Hay que ver quién sale más perjudicado. China no sólo está creando problemas a las multinacionales occidentales, sino también a las suyas propias. Los contratos internacionales que firman las empresas se han convertido en armas de guerra.
También hay que ver lo que ocurre finalmente con la Ley Match, si el Congreso la aprueba y si sobrevive a un posible veto de Trump.
La posición dominante de China sobre las cadenas de suministro de tierras raras es una de sus mejores armas. Ha ayudado a China a contrarrestar los controles de Estados Unidos en las tecnologías de alta gama, incluidos semiconductores avanzados.
China también apunta contra Europa
El gobierno de Pekín apunta, además, a la Unión Europea, que sigue el mismo camino de guerra económica contra China, con restricciones comerciales, aranceles, controles de exportación y sanciones económicas.
El reciente tira y afloja con el fabricante neerlandés de chips Nexperia es el mejor ejemplo. Fue incluida en lista negra de Estados Unidos después de que fuera comprada una empresa china, Wingtech Technology. Entonces el gobierno neerlandés rompió el contrato y se apoderó de ella.
Pero la historia dio otro giro después de que China cortara el flujo de chips de las fábricas chinas de Nexperia, lo que provocó negociaciones frenéticas de Bruselas y La Haya con Pekín, que han acabado estancadas en tribunales, pleitos y abogados.

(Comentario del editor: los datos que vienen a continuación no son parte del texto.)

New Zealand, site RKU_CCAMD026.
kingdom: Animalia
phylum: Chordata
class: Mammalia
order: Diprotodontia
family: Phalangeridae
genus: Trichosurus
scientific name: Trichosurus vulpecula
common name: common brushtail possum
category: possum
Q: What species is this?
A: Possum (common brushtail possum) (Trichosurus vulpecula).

Es probable que la guerra económica acabe como la de Oriente Medio en un punto muerto. El resultado más probable del viaje de Trump a Pekín puede ser la ampliación del alto el fuego que ambas partes acordaron en noviembre. China se comprometería a continuar exportando tierras raras a Estados Unidos a cambio de que Washington pare de subir los aranceles, las sanciones y los controles a la exportación.